Page extract ▸
•••••

# Machine Learning Model Selection

In [0]:
# Loading libraries
import numpy as np
import pandas as pd
import matplotlib.pyplot as plt
import os
import time
from tqdm import tqdm

from sklearn.neighbors import KNeighborsRegressor
from sklearn.ensemble import RandomForestRegressor, ExtraTreesRegressor, GradientBoostingRegressor, AdaBoostRegressor
from xgboost import XGBRegressor

from sklearn.metrics import mean_absolute_error, r2_score
from sklearn.model_selection import train_test_split, cross_val_score

In [1]:
from google.colab import drive
drive.mount('/content/drive')

Go to this URL in a browser: https://accounts.google.com/o/oauth2/auth?client_id=947318989803-6bn6qk8qdgf4n4g3pfee6491hc0brc4i.apps.googleusercontent.com&redirect_uri=urn%3aietf%3awg%3aoauth%3a2.0%3aoob&response_type=code&scope=email%20https%3a%2f%2fwww.googleapis.com%2fauth%2fdocs.test%20https%3a%2f%2fwww.googleapis.com%2fauth%2fdrive%20https%3a%2f%2fwww.googleapis.com%2fauth%2fdrive.photos.readonly%20https%3a%2f%2fwww.googleapis.com%2fauth%2fpeopleapi.readonly

Enter your authorization code:
··········
Mounted at /content/drive


In [0]:
# setting paths
data_dir = os.path.abspath('/content/drive/My Drive/Projects/YapAiTek_Challenge/_data')

•••••

Recorded information ▸
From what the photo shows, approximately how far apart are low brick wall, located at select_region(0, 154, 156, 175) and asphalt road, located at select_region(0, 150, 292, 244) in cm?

•••••

What is asked ▸
1: In the model selection notebook, which regressor is imported from the xgboost library?
2: Continue the model selection notebook from its last line.

Answers to the exercise ▸
1: XGBRegressor

2:
train_data_fp = os.path.join(data_dir, 'X_train_final.npy')
test_data_fp = os.path.join(data_dir, 'X_test_final.npy')
y_true_fp = os.path.join(data_dir, 'y_train_final.npy')

In [0]:
# Loading data-sets
train = np.load(train_data_fp)
target = np.load(y_true_fp)
test = np.load(test_data_fp)

In [0]:
rs = 13  # random_state constant
cv = 3   # kfold constant

## NMAE Metric

In [0]:
estimators = {
    'KNN': KNeighborsRegressor(n_neighbors=10),
    'RandomForest': RandomForestRegressor(n_jobs=-1, random_state=rs),
    'ExtraTree': ExtraTreesRegressor(n_jobs=-1, random_state=rs),
    'GradientBoosting': GradientBoostingRegressor(random_state=rs),
    'AdaBoost': AdaBoostRegressor(random_state=rs),
    'XGB': XGBRegressor(n_jobs=-1, random_state=rs)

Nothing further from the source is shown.